Wie zijn overtredingen bedekt, zal niet voorspoedig zijn, maar wie ze belijdt en nalaat, zal barmhartigheid verkrijgen.
Spreuken 28 vers 13
Dit geldt voor alle mensen: voor mensen die nog geen vrede met God hebben, maar hun leven graag in orde willen brengen, maar ook voor kinderen van God die struikelen en in de zonde vallen.
God kan alleen zonden vergeven als wij ze oprecht voor Hem belijden. Zolang we een misstap toedekken of de ernst ervan afzwakken, zullen we geen innerlijke rust kennen en geen voorspoed hebben.

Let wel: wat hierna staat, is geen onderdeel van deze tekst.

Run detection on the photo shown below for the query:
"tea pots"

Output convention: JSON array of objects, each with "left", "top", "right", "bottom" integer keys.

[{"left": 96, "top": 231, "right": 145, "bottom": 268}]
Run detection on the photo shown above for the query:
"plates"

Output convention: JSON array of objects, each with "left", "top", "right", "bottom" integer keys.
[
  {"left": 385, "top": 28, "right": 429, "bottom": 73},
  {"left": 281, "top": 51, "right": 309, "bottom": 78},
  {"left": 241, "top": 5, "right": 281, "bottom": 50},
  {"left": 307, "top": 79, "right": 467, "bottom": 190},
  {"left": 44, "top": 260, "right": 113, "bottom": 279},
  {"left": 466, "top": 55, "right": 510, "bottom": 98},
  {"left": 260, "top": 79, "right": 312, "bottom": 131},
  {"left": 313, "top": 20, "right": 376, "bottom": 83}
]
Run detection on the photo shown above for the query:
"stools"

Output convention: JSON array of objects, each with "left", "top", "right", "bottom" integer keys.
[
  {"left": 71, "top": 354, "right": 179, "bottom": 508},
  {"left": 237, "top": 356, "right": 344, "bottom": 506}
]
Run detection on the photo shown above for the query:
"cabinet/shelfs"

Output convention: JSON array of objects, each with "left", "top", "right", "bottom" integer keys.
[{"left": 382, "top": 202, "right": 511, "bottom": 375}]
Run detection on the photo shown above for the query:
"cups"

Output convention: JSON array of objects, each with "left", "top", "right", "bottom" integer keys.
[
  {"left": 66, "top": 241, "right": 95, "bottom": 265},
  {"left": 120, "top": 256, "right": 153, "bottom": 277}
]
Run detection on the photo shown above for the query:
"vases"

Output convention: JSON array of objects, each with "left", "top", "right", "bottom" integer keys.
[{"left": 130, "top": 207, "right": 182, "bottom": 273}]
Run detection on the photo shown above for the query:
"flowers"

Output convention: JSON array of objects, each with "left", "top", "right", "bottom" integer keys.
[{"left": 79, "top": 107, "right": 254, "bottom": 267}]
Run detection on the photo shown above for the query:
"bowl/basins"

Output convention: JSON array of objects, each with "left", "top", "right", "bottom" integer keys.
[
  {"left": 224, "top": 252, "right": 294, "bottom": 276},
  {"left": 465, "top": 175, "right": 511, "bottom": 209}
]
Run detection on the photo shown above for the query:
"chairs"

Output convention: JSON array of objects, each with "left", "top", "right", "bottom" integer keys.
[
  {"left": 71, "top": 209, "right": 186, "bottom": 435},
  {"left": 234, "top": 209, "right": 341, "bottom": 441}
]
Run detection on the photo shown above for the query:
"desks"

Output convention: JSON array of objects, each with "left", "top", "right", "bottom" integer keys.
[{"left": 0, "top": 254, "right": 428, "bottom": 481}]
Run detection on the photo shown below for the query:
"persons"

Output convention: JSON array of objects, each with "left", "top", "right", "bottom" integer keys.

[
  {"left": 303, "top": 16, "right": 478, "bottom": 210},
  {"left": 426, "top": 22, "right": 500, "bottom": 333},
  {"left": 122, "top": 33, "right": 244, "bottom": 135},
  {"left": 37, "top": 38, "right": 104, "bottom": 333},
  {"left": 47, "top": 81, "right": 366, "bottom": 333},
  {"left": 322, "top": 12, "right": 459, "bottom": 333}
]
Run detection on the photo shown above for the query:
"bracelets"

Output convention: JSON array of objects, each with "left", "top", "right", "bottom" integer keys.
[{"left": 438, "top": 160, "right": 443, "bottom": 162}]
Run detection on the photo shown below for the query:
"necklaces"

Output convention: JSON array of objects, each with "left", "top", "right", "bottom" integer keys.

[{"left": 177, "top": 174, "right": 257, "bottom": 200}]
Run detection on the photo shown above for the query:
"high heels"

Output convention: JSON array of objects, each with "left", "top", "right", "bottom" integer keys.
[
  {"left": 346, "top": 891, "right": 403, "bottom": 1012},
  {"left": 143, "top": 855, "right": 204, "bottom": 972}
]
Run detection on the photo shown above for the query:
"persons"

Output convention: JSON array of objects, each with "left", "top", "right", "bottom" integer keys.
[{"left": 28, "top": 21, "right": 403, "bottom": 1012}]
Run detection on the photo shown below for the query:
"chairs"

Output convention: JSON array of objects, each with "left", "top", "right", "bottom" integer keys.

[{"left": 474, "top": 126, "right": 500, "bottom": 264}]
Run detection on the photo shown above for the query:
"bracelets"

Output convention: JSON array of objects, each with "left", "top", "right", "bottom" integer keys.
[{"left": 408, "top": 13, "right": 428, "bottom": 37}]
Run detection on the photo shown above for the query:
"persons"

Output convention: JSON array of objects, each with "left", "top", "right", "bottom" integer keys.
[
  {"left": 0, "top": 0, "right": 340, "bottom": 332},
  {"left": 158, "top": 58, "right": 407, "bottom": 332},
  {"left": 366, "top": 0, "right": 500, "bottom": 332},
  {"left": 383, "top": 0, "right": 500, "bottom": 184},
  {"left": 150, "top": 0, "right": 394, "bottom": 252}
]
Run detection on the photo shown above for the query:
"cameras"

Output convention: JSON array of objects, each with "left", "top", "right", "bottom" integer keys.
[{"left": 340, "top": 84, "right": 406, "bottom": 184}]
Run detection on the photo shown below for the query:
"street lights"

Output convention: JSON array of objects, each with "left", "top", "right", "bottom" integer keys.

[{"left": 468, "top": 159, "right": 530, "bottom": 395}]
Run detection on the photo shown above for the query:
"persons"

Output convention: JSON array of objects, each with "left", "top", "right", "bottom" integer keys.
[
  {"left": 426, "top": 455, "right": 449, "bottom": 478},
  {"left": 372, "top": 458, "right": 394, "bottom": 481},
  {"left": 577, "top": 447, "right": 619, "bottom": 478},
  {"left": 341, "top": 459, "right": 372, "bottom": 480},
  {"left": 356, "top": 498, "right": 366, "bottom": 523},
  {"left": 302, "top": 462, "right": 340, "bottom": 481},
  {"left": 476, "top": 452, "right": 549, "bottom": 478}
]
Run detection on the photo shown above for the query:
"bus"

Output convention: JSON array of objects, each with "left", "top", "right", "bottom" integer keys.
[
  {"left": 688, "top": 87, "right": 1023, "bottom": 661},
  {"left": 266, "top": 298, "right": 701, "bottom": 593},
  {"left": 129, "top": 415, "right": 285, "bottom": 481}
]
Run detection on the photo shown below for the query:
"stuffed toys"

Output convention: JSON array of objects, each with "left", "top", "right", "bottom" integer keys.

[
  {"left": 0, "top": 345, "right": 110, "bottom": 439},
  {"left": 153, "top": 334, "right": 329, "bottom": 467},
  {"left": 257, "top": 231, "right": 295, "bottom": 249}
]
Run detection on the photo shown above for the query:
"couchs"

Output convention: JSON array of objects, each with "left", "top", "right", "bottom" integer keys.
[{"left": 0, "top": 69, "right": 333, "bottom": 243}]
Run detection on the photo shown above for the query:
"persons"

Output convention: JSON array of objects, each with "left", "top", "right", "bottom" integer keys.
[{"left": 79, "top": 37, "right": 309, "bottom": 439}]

Het valt ons vaak niet makkelijk uit te spreken dat we gezondigd hebben. Het is zaak om in te zien wat de wortel van die zonde was, hoe we tot zondigen zijn gekomen. Misschien moeten we dan voortaan voor ons gevaarlijke plaatsen mijden of bepaalde gewoontes opgeven. We dienen immers niet alleen onze overtreding te bekennen, maar die ook te laten. We moeten vluchten voor de zonde en alles vermijden wat de zonde in ons leven zou kunnen brengen.
Dan zullen we barmhartigheid van God ontvangen. Die bestaat niet alleen daarin dat God ons vergeeft, maar ook dat Hij ons aan Zijn hart drukt.